━━ Reading text
In this post, I’ll show you how to scrap/fetch the source code of any webpage using Selenium Java.

Method Details – getPageSource()

java.lang.String getPageSource()

  • Get the source of the last loaded page. If the page has been modified after loading (for example, by Javascript) there is no guarantee that the returned text is that of the modified page. Please consult the documentation of the particular driver being used to determine whether the returned text reflects the current state of the page or the text last sent by the web server.
  • The page source returned is a representation of the underlying DOM: do not expect it to be formatted or escaped in the same way as the response sent from the web server. Think of it as an artist’s impression.

Returns:
The source of the current page

getPageSource() is part of WebDriver interface – You can get more details from Here.

Example Program to scrap the Source code of Amazon home page

package swdbasics;

import org.openqa.selenium.WebDriver;
import org.openqa.selenium.chrome.ChromeDriver;

public class GetPageSourceCode {

	public static void main(String[] args) throws InterruptedException 
	{
		// inform selenium about driver path
		System.setProperty("webdriver.chrome.driver", "D:\\browser-drivers\\chromedriver.exe");
		// instantiate the ChromeDriver class
		WebDriver driver = new ChromeDriver();
		// launch the site
		driver.get("https://amazon.com");
		//maximize the browser window
		driver.manage().window().maximize();
		// wait for sometime
		Thread.sleep(4*1000);
		// get source code
		String src_code = driver.getPageSource(); // this method will fetch the source code
		// print source code
		System.out.println("*********************************");
		System.out.println(src_code);
		System.out.println("***********************************");
		// wait for sometime
		Thread.sleep(3000);
		//quit the browser
		driver.quit();
	}

}

Happy Learning 🙂
━━━━
(Given problem): In the text on fetching page source with Selenium, write out the passage again, beginning at the words "Method Details –" and stopping after "an artist’s impression.", and swap "web server" for "remote server" throughout.
━━ Data excerpts
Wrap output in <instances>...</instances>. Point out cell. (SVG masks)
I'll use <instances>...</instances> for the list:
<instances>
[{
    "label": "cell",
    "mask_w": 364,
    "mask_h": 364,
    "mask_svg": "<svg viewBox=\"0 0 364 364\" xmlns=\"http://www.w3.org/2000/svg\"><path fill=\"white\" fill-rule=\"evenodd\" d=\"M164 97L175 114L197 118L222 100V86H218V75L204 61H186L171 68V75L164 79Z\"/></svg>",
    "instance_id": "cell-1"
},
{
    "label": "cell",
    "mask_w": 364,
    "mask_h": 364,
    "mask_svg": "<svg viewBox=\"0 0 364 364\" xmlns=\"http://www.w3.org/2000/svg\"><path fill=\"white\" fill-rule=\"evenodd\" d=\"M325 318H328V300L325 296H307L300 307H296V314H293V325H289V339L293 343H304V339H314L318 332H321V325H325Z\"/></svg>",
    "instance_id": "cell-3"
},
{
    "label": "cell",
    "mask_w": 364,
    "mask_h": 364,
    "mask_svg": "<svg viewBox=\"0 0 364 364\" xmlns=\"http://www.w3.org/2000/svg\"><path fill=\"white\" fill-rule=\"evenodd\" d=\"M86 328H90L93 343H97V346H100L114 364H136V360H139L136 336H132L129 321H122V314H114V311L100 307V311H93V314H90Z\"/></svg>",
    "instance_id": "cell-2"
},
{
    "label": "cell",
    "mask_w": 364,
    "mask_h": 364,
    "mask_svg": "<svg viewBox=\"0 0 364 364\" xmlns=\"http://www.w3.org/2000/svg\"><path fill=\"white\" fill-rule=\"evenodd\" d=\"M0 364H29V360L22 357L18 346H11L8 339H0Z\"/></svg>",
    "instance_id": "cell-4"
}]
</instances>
━━━━
(Answer):
Method Details – getPageSource()

java.lang.String getPageSource()

  • Get the source of the last loaded page. If the page has been modified after loading (for example, by Javascript) there is no guarantee that the returned text is that of the modified page. Please consult the documentation of the particular driver being used to determine whether the returned text reflects the current state of the page or the text last sent by the remote server.
  • The page source returned is a representation of the underlying DOM: do not expect it to be formatted or escaped in the same way as the response sent from the remote server. Think of it as an artist’s impression.